FLUX.2 [klein] 4B
Black Forest Labs' fastest open-source image generation model - 4B parameters, Apache 2.0 license, sub-second generation on consumer GPUs with 13GB VRAM.
![FLUX.2 [klein] 4B](https://awesomeagents.ai/images/models/flux-2-klein-4b_hu_fb2b6d759eb8633a.jpg)
FLUX.2 [klein] 4B is the smallest and fastest model in Black Forest Labs' second-generation image family. At 4 billion parameters with 4-step distilled inference, it generates images in under one second on an NVIDIA GB200 and roughly 1.2 seconds on a consumer RTX 5090. It fits in 8.4 GB of VRAM (distilled) or 9.2 GB (base), making it the first model in the FLUX.2 lineup that runs comfortably on mid-range consumer GPUs. And it ships under Apache 2.0 - fully open for commercial use.
TL;DR
- 4B parameter rectified flow transformer, distilled to 4 inference steps for sub-second generation
- Apache 2.0 license - fully open weights, commercial use allowed, fine-tuning supported
- 8.4 GB VRAM (distilled), runs on RTX 3090/4070 and above (~13 GB with CPU offloading)

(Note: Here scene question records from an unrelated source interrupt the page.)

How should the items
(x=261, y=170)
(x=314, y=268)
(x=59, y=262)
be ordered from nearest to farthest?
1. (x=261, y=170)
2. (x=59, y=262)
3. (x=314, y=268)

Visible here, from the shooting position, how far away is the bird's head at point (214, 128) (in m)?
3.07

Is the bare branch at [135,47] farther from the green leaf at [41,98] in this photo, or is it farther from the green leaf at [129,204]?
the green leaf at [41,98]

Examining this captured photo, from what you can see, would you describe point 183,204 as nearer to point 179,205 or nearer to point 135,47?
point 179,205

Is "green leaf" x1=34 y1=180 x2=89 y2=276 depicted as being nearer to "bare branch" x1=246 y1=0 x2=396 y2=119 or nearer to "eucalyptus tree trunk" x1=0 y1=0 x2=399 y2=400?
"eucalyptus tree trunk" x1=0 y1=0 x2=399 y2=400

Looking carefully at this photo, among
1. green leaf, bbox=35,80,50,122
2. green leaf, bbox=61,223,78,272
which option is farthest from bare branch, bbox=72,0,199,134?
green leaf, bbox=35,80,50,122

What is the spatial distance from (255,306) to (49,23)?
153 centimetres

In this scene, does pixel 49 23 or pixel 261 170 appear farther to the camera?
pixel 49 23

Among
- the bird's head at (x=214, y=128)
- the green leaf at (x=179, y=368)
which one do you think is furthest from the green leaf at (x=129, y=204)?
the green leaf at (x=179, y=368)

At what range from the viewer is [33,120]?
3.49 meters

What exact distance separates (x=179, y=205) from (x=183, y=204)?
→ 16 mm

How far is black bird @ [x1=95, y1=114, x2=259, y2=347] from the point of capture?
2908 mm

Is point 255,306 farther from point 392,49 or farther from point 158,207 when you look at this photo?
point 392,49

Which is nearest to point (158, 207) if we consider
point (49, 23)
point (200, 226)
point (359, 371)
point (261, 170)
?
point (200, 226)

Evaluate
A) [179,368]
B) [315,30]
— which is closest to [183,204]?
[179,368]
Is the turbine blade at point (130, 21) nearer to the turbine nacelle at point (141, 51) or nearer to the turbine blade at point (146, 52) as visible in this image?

- Unified architecture: text-to-image, image-to-image editing, and multi-reference in one model
- 30%+ faster than any competing model at comparable quality per Black Forest Labs' claims
The model matters for two reasons. First, it brings the FLUX.2 architecture - which couples a rectified flow transformer with Mistral-3's 24B vision-language model for world knowledge - down to a size that individual developers and small teams can actually run locally. Second, the Apache 2.0 license removes every commercial restriction that held back FLUX.1's non-commercial variants. You can fine-tune it, deploy it in production, and sell the outputs without licensing friction.
Key Specifications
| Specification | Details |
|---|---|
| Provider | Black Forest Labs |
| Model Family | FLUX.2 |
| Parameters | 4 billion |
| Architecture | Rectified flow transformer + Mistral-3 24B VLM |
| Distillation | 4-step (distilled variant) |
| VRAM (Distilled) | 8.4 GB |
| VRAM (Base) | 9.2 GB |
| VRAM (with offloading) | ~13 GB on consumer GPUs |
| Inference Speed (GB200) | ~0.3 seconds |
| Inference Speed (RTX 5090) | ~1.2 seconds |
| Base Inference (GB200) | ~3 seconds |
| Base Inference (RTX 5090) | ~17 seconds |
| Default Resolution | 1024x1024 |
| Guidance Scale | 1.0 (default) |
| Inference Steps | 4 (distilled) |
| Release Date | January 15, 2026 |
| License | Apache 2.0 |
| Open Weights | Yes (Hugging Face) |
Benchmark Performance
| Metric | FLUX.2 klein 4B | FLUX.2 klein 9B | FLUX.2 Dev (32B) | Nano Banana 2 |
|---|---|---|---|---|
| Parameters | 4B | 9B | 32B | Not disclosed |
| Inference (GB200) | ~0.3s | ~0.5s | 2-4s | 4-6s |
| VRAM | 8.4 GB | 19.6 GB | 80+ GB (full) | Cloud only |
| License | Apache 2.0 | Non-commercial | Non-commercial | Proprietary |
| Fine-tuning | Yes | Limited | Yes (LoRA) | No |
| Multi-reference | Yes | Yes | Yes (up to 10) | Yes (up to 10) |
| Text Rendering | Basic | Improved | ~60% | ~90% |
FLUX.2 [klein] 4B trades quality for speed. Text rendering is noticeably weaker than the larger FLUX.2 variants and far behind Nano Banana 2's ~90% accuracy. Photorealism and fine detail also drop compared to the 9B and 32B siblings. But for latency-critical workflows - real-time previews, interactive editing, batch processing - the sub-second generation time is unmatched.
Key Capabilities
Unified Architecture
Unlike previous FLUX releases that required separate models for generation and editing, FLUX.2 [klein] 4B handles text-to-image generation, image-to-image editing, and multi-reference composition in a single model. You load one set of weights and switch between modes through the prompt.
Consumer GPU Deployment
The 8.4 GB VRAM footprint (distilled) fits within the budget of an RTX 4070, RTX 3090, or any GPU with 13+ GB when using CPU offloading via enable_model_cpu_offload(). This makes it the most accessible high-quality open image model available - no cloud GPU rental required.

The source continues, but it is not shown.